David Cameron will warn Angela Merkel today that the eurozone's future is in grave peril unless she orders action within weeks to rescue struggling economies such as Greece and Spain.
The Prime Minister, who flies to Berlin today, will tell the German Chancellor of fears in Britain and the United States that delays in tackling the crisis could prove fatal to the currency's chances of survival.
He is backing French calls for eurobonds to be issued to allow Mediterranean countries to borrow at reduced rates. But the suggestion has run into strong resistance in Germany, among both politicians and the public.
Downing Street said yesterday that Mr Cameron and President Barack Obama, who spoke to each other on Tuesday, had agreed on the need for an "immediate plan" to deal with the eurozone's chronic problems. Mr Cameron's move is designed to increase pressure on Ms Merkel to agree immediate action at next week's G20 summit in Mexico ahead of a meeting of EU leaders in Brussels later this month. He runs the risk of irritating Berlin by appearing to lecture Germany over the future of a currency of which Britain is not a member.
But Mr Cameron's aides say he cannot avoid speaking out as the survival, and stabilisation, of the euro is essential for helping the economy to start growing again.

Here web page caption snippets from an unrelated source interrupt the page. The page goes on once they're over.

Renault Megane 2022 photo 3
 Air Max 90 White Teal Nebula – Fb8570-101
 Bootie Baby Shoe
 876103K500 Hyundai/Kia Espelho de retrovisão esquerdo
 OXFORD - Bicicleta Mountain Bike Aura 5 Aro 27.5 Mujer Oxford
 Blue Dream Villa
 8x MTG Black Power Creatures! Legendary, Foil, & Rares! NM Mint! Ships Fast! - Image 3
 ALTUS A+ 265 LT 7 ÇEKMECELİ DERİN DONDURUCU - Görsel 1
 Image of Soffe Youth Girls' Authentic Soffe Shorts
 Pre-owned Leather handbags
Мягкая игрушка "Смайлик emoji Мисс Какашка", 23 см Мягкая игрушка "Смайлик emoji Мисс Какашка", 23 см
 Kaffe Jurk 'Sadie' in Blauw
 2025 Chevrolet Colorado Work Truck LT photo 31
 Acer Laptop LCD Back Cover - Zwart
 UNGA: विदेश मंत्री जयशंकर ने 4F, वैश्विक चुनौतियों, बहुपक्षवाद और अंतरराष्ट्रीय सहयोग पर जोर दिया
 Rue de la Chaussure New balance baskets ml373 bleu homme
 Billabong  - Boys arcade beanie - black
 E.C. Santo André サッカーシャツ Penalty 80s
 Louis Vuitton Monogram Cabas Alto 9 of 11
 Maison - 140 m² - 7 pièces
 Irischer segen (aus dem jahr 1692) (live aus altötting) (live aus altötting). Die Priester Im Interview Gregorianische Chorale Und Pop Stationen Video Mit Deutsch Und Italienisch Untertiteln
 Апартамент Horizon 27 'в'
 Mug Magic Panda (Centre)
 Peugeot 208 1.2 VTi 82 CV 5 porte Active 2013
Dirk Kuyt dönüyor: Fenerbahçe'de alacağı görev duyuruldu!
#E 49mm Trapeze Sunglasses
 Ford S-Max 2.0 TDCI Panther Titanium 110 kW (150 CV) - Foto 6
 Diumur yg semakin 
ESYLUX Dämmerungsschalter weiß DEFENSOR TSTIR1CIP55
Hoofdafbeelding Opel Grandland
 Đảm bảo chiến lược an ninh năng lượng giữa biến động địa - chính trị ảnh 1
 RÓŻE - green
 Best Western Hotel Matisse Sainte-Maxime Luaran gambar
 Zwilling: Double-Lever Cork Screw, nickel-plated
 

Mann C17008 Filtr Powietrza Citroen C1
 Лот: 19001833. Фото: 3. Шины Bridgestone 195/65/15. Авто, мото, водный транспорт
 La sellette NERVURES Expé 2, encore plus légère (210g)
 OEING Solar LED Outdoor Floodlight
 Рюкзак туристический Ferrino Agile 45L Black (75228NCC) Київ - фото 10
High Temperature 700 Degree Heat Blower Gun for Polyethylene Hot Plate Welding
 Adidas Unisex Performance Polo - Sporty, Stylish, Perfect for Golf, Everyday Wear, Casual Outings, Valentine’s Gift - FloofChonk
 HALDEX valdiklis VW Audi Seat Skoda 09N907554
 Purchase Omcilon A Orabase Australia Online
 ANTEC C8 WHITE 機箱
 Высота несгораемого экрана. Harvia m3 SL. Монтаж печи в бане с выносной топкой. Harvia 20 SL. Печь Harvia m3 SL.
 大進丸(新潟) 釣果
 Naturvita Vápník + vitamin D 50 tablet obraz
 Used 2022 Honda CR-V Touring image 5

Last month, the Prime Minister argued there was a "remorseless logic" to the eurozone's wealthier members helping those that were in trouble.
A Downing Street spokeswoman said yesterday: "The Prime Minister's view has always been that decisive action needs to be taken in order to underpin the eurozone. Confidence in the markets is essential, and in order to regain that confidence decisive action needs to be taken."